=== Assignment ===
Across all the records below, count the lines that hold "leave". State only that figure.

=== Material provided ===
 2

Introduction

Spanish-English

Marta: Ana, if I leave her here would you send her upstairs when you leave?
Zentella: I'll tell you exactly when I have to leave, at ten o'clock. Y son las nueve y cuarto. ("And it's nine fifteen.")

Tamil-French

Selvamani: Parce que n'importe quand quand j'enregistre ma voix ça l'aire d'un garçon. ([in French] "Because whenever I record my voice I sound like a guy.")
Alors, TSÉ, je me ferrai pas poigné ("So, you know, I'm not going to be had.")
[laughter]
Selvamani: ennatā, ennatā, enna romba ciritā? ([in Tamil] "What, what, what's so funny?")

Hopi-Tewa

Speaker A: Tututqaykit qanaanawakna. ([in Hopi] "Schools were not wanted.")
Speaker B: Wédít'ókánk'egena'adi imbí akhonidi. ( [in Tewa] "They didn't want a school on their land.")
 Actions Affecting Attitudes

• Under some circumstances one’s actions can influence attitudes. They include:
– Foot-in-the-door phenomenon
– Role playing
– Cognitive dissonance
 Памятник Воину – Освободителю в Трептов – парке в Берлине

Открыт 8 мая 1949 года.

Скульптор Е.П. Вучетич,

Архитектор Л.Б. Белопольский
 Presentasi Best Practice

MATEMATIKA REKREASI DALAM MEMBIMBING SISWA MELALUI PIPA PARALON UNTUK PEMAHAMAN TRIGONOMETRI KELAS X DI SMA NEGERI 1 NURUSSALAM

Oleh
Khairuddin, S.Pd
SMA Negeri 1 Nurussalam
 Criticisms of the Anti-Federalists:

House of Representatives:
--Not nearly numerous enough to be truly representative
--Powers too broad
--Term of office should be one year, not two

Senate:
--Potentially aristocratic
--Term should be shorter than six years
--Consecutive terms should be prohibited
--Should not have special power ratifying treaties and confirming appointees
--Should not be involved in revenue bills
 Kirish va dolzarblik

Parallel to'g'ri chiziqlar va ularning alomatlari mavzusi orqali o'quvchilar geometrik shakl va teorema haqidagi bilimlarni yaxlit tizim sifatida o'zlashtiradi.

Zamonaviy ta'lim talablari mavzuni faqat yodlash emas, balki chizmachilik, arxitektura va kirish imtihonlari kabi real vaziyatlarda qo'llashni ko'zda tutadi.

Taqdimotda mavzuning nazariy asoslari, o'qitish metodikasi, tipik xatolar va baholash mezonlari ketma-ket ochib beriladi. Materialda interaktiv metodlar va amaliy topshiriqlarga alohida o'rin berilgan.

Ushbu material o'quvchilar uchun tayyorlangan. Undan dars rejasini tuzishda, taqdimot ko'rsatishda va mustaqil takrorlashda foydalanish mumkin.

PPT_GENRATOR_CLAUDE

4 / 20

=== Solution for this exercise ===
2